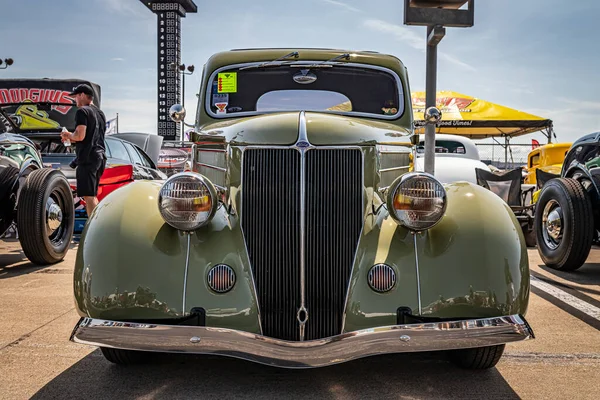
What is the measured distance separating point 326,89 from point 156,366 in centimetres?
==
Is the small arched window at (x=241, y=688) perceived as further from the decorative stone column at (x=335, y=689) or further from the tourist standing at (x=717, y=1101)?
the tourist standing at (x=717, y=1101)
==
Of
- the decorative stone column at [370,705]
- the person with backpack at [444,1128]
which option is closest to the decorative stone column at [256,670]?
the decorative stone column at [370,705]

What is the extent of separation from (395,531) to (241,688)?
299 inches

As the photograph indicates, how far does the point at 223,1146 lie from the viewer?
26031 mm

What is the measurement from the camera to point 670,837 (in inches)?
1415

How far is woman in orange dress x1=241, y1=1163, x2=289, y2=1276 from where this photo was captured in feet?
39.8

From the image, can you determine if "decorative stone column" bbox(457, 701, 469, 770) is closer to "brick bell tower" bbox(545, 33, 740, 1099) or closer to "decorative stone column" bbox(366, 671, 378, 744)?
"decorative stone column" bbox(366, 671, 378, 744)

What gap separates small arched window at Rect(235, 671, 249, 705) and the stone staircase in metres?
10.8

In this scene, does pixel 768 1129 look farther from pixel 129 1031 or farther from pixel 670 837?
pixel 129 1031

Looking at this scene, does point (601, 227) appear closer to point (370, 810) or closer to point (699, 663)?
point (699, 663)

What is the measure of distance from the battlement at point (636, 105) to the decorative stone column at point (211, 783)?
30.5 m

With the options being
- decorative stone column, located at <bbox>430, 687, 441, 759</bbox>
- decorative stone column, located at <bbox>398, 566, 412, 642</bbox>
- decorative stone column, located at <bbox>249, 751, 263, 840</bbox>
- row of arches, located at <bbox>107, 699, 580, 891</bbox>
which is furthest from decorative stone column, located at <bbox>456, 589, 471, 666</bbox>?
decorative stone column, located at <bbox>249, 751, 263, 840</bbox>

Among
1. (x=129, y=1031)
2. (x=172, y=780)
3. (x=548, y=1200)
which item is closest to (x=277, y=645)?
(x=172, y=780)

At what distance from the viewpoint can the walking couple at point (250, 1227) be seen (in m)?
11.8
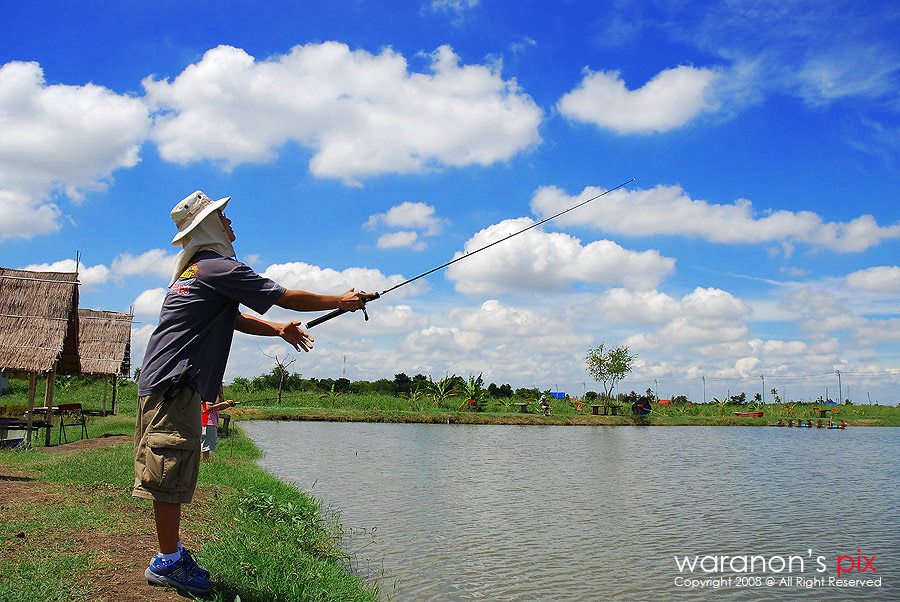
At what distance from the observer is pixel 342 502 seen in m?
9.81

Problem details >> Count how many lines in the records above contain the string "pixel", treating uppercase and lowercase as different. Reply with the number alone.

Exercise result >> 3